GRB 220611A
GCN Circular 32191
Subject
GRB 220611A: Swift detection of a burst
Date
2022-06-11T18:36:01Z (3 years ago)
From
David Palmer at LANL <palmer@lanl.gov>
S. B. Cenko (GSFC), E. Ambrosi (INAF-IASFPA), S. D. Barthelmy (GSFC),
V. D'Elia (SSDC & INAF-OAR), J.D. Gropp (PSU), J. A. Kennea (PSU),
S. Laha (GSFC/UMBC), F. E. Marshall (NASA/GSFC),
K. L. Page (U Leicester), D. M. Palmer (LANL) and
A. Tohuvavohu (U Toronto) report on behalf of the Neil Gehrels Swift
Observatory Team:
At 18:01:51 UT, the Swift Burst Alert Telescope (BAT) triggered and
located GRB 220611A (trigger=1110090). Swift slewed immediately to the burst.

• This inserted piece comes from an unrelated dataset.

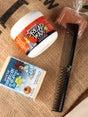 deluxe-dreadlock-starter-kit-light-wax-image-1-44779.jpg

The BAT on-board calculated location is
RA, Dec 66.526d, -37.289d which is
RA(J2000) = 04h 26m 06s
Dec(J2000) = -37d 17' 20
with an uncertainty of 3 arcmin (radius, 90% containment, including
systematic uncertainty). Due to a telemetry gap, the BAT onboard
lightcurve is not immediately available. However, the triggering
algorithm found the source in an 8 second image, indicating a
long GRB.
The XRT began observing the field at 18:04:20.4 UT, 149.2 seconds after
the BAT trigger. Using promptly downlinked data we find an uncatalogued
X-ray source with an enhanced position: RA, Dec 66.51418, -37.25899
which is equivalent to:
RA(J2000) = 04h 26m 03.40s
Dec(J2000) = -37d 15' 32.4"
with an uncertainty of 1.9 arcseconds (radius, 90% containment). This
location is 113 arcseconds from the BAT onboard position, within the
BAT error circle. This position may be improved as more data are
received; the latest position is available at
https://www.swift.ac.uk/sper. We cannot determine whether the source
is fading at the present time.
A power-law fit to a spectrum formed from promptly downlinked event
data gives a column density consistent with the Galactic value of 2.66
x 10^20 cm^-2 (Willingale et al. 2013).
UVOT took a finding chart exposure of 150 seconds with the White filter
starting 152 seconds after the BAT trigger. No credible afterglow candidate has
been found in the initial data products. The 2.7'x2.7' sub-image covers none of
the XRT error circle. The 8'x8' region for the list of sources generated
on-board covers 100% of the XRT error circle. The list of sources is typically
complete to about 18 mag. No correction has been made for the expected
extinction corresponding to E(B-V) of 0.033.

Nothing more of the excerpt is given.